**ACTIVITY:** Set down, without alteration, the lines from the one that contains "order: Artiodactyla" through the final line of the material below.

**SOURCE INFORMATION:**
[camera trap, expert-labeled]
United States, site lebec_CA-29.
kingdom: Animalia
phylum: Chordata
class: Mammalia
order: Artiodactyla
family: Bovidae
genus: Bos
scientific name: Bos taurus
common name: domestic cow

**SOLUTION TO THIS EXERCISE:**
order: Artiodactyla
family: Bovidae
genus: Bos
scientific name: Bos taurus
common name: domestic cow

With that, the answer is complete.